Sea defence plan splits community
Planned new sea defences at a North Norfolk coastal erosion hotspot seem to have spit the community. The latest move to solve long running problems at Happisburgh have been welcomed by a local action group, but attacked by the parish council.
A new £700,000 rock groyne project was unveiled at a public meeting in the village at the weekend. But while campaigners are backing the scheme as a partial solution, parish councillors say it is a waste of money and fails to address escalating problems in a vulnerable area.
Council engineers say the new scheme - cheaper than previous defences which failed to win Government funding - stood more chance of success. It would partially help by building up the beach to provide more protection for an area where a large bay has formed in its unprotected soft cliffs after farmland and chalets tumbled into the sea in recent years.
Malcolm Kerby, co-ordinator of the Coastal Concern Action Group, said villagers would be relieved some sort of solution was in the pipeline, even if it did not completely resolve the situation. "The latest scheme does not answer all our concerns, but we live in the real world," he added.
However, a meeting of the parish council has aired concerns and is calling for a meeting with MP Norman Lamb over the issue. Parish council coast protection spokesman David Will said they felt the new scheme was "dumping more money into the sea to save a few chalets" when the rate of erosion into local farmland near a caravan site and the village's famous lighthouse was being lost at an increasing rate. He said the council had spent £800,000 shoring up old defences over the past decade, which was far beyond the value of the property they were protecting - yet they were struggling to financially justify a scheme which would prevent flooding into the Norfolk Broads.
North Norfolk District Council engineer Peter Frew said the new scheme was cheaper than the £2.5 million price tag of previous projects to put rock armour along the beach and cliff bottoms. But it would trap sand to build up the beach and protect the cliffs. He was keen to get the project off the ground before a change in government funding guidelines, which could make it even harder to win grant aid.

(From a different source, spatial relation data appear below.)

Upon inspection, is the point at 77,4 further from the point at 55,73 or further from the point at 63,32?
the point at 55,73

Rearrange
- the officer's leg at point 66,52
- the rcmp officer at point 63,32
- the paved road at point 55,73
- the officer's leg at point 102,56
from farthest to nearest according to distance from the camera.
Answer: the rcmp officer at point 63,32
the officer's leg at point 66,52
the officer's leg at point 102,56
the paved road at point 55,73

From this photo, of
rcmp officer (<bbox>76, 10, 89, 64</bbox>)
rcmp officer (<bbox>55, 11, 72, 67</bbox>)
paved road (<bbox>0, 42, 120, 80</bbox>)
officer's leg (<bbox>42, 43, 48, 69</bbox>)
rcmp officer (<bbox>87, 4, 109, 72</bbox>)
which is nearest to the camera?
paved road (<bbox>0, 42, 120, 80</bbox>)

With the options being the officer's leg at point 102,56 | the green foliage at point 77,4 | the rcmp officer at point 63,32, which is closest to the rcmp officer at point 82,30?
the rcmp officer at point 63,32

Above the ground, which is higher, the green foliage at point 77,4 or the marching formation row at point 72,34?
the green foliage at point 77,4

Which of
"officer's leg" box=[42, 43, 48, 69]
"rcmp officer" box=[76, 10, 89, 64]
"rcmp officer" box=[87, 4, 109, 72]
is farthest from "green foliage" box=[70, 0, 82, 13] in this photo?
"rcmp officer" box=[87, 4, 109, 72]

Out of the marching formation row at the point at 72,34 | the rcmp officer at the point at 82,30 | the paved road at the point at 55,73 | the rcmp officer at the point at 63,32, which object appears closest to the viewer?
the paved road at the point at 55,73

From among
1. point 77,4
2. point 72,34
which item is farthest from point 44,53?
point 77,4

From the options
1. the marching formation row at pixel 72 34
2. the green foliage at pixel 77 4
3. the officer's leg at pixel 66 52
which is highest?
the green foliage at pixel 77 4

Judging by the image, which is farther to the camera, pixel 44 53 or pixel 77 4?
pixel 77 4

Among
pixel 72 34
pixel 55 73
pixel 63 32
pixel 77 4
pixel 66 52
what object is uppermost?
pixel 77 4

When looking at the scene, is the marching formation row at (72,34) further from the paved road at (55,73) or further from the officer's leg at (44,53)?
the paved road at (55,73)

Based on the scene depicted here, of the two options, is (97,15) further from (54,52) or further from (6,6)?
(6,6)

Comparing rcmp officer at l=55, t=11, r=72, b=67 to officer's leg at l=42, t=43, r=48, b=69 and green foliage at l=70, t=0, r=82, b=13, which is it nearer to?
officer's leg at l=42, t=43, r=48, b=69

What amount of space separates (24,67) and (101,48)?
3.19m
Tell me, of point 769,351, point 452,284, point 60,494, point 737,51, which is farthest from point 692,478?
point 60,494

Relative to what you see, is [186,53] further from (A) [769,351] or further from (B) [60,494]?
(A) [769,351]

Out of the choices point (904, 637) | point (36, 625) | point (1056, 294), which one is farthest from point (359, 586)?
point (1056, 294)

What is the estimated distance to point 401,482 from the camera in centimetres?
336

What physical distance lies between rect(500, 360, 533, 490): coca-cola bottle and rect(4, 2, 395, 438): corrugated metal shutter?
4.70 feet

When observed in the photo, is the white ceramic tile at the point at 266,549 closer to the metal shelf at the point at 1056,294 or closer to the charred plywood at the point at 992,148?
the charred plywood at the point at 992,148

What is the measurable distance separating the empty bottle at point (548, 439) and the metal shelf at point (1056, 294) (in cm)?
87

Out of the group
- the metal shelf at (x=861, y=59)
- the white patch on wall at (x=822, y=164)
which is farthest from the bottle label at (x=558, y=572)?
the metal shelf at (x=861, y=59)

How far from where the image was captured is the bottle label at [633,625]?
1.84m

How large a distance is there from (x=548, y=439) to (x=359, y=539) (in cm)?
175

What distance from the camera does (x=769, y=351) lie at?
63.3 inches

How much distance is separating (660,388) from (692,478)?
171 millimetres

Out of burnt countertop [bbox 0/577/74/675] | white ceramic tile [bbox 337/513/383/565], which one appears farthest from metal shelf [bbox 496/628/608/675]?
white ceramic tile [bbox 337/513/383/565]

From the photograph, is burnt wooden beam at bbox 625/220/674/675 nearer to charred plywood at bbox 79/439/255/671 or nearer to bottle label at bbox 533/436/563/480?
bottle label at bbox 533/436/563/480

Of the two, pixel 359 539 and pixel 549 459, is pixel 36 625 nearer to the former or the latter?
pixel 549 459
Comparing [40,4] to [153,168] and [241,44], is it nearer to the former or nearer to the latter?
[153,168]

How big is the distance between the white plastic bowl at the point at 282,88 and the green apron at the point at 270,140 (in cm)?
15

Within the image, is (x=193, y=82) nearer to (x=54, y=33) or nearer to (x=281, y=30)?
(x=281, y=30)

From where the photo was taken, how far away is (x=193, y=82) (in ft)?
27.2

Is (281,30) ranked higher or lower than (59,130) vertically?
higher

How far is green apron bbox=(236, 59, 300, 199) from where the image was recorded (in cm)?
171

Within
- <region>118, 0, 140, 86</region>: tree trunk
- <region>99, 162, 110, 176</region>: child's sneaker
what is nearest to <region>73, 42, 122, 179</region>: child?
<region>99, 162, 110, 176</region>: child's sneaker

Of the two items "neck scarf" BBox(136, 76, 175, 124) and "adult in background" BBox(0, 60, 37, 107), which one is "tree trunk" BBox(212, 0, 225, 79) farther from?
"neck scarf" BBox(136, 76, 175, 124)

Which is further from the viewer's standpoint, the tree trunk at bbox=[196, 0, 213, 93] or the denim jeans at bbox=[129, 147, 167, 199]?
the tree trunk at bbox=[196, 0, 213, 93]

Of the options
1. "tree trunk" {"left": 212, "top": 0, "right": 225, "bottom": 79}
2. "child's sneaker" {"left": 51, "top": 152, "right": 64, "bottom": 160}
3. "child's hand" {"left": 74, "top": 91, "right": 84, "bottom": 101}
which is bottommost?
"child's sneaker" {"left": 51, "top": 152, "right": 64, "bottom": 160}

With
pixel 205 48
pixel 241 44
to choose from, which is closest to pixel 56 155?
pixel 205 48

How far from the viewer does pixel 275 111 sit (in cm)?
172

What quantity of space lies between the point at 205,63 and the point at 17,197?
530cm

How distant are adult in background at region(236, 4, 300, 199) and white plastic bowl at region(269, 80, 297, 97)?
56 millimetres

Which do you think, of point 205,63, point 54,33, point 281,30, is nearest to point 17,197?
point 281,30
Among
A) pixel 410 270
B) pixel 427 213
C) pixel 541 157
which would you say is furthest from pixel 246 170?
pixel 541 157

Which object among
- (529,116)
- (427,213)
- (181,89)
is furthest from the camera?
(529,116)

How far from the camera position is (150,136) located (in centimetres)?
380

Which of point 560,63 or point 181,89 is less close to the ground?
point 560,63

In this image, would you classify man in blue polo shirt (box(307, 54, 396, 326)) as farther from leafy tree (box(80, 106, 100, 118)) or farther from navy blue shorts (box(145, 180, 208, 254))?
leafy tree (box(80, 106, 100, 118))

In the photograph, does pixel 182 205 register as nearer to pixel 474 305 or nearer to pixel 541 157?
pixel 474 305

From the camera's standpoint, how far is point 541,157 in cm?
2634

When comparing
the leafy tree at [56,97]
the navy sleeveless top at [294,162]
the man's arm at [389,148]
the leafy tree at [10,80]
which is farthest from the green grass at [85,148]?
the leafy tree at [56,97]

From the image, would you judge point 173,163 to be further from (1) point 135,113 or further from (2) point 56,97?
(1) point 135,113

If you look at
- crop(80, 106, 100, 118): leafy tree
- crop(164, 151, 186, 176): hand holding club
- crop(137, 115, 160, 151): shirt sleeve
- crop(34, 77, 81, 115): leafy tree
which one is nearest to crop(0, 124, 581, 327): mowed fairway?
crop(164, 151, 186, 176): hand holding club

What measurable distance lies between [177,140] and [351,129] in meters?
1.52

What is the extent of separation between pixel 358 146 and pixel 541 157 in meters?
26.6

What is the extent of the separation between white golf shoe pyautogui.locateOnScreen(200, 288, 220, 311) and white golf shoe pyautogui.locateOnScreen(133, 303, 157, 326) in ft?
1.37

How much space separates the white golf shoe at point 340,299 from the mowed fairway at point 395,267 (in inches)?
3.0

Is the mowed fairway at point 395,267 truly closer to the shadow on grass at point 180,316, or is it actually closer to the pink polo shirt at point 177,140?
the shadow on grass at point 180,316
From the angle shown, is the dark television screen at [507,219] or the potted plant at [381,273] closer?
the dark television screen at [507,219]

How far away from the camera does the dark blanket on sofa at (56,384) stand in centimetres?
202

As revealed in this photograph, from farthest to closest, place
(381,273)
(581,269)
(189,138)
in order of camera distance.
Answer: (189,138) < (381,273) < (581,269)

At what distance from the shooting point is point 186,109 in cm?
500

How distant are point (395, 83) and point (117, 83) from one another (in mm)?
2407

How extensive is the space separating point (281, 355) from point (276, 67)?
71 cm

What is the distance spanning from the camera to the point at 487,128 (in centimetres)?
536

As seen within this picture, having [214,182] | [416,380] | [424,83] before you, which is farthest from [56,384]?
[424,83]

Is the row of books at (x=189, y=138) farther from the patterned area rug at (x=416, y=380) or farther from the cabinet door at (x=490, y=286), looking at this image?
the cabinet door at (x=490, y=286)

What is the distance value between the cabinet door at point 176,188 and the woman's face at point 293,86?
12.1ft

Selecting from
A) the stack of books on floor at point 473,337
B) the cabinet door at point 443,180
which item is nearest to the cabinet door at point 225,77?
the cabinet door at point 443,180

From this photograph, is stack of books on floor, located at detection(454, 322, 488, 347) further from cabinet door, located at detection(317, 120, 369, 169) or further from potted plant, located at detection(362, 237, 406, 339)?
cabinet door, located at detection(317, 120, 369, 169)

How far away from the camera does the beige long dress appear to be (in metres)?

Parish councillor Mr Will said they were unhappy with the scheme, and also concerned it would fall foul of environmental objectors as others had in the past. They wanted to meet Mr Lamb to find a way forward. The MP said he would be happy to meet all parties in bid to find a consensus over the issue, as he felt everyone was seeking similar aims. He is also raising the general issue of coast defence funding in Parliament, calling for the Government to ensure there is enough cash to meet demands, and for policies to take account of rural issues. He says the current policies based on urgency, urbanisiation and cost-benefit analysis do not help channel funds where they are most needed.
The problems facing Happisburgh in its battle with the sea are highlighted on television tonight. BBC 2's Matter of Fact documentary at 7.30pm looks at the erosion, and talks to villagers, campaigners, environmentalists and coastal defence experts about the problems and opinions for solutions.